Our Attention Economy
Money follows eyeballs. I saw that phrase on a slide in a conference presentation about marketing with social media.
Everyone wants your attention. Your children want your attention. Your spouse wants your attention. You want the attention of your students. Nothing new about that concept and there are plenty of ways to get someone's attention.
But it is a more recent way of thinking about attention to consider it as economics. I was listening to the audiobook of A Beautiful Mind recently. It's a book (and a good but highly romanticized film) about the mathematician John Nash. Nash received the Nobel Prize in Economics for his work on game theory as it was applied to economics. His ideas, presented in the 1950s, certainly must have seemed novel at the time, but 40 years later they seemed logical. That will probably be true of attention economics. There are already a good number of people writing about it.
Attention economics is an approach to the management of information that treats human attention as a scarce commodity. With attention as a commodity, you can apply economic theory to solve various information management problems.
Attention is a scarce commodity or resource because a person has only so much of it.
Not only in economics but in education and other areas that focused mental engagement that makes us attend to a particular item, leads to our decision on whether to act or not. Do we buy the item advertised? Do we do what mommy said to do?
We are deep into the Information Age and content is so abundant and immediately available, that attention has become a limiting factor. There are so many channels and shows on the many versions of "television" competing for our attention that you may just decide not to watch at all. Or you may to decide to "cut the cord" and disconnect from many of them to make the choices fewer.
Designers know that if it takes the user too long to locate something, you will lose their attention. On web pages, that attention lasts anywhere from a few seconds to less than a second. If they can't find what they were looking for, they will find it through another source.
The goal then becomes to design methods (filters, demographics, cookies, user testing etc.) to make the first content a viewer sees relevant. Google and Facebook want you to see ads that are relevant to YOU. That online vendor wants the products on that first page to be things you are most interested in buying. Everything - and everyone - wants to be appealing to everyone.
In attention-based advertising, we measure the number of "eyeballs" by which content is seen.
"You can't please everyone." Really? Why not?
In the history section of the entry on "Attention Economy" on Wikipedia, it lists Herbert A. Simon as possibly being the first person to articulate the concept of attention economics. Simon wrote: "...in an information-rich world, the wealth of information means a dearth of something else: a scarcity of whatever it is that information consumes. What information consumes is rather obvious: it consumes the attention of its recipients. Hence a wealth of information creates a poverty of attention and a need to allocate that attention efficiently among the overabundance of information sources that might consume it" (Simon 1971, pp. 40–41).

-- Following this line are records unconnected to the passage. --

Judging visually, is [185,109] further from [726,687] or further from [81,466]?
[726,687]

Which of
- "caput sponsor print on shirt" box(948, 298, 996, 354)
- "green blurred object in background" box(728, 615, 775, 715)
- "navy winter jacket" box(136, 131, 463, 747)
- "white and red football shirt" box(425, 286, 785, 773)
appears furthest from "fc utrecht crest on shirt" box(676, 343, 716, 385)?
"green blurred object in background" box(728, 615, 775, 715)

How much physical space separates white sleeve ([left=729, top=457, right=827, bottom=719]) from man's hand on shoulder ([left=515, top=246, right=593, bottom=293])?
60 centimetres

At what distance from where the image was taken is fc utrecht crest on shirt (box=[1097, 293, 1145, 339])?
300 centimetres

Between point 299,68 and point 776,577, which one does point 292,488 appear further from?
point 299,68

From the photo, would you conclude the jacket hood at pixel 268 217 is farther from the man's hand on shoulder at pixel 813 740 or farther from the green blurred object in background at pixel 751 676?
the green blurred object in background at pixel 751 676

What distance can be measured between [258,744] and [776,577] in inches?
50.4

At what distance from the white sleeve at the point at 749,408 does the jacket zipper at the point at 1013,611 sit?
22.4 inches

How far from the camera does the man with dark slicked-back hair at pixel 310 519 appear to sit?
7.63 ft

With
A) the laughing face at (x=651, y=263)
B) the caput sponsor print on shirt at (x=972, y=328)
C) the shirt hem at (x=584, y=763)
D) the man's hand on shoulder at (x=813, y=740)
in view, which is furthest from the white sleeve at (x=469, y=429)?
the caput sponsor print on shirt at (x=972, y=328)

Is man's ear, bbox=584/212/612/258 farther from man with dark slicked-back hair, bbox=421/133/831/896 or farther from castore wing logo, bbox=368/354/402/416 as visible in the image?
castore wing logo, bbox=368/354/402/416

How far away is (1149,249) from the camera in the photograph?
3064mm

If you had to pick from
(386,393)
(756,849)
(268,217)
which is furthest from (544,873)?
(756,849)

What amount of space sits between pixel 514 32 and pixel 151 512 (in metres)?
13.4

Simon was talking about the idea of information overload as an economic concept and that has led to business strategists such as Thomas H. Davenport to use the term "attention economy" (Davenport & Beck 2001).
Where will this lead? On the outer edges are those who speculate that "attention transactions" will replace financial transactions as the focus of our economic system (Goldhaber 1997, Franck 1999).
Designers of websites, software, apps and any user interface already take into account attention, but information systems researchers have also adopted the idea. Will we see mechanism designs which build on the idea of creating property rights in attention?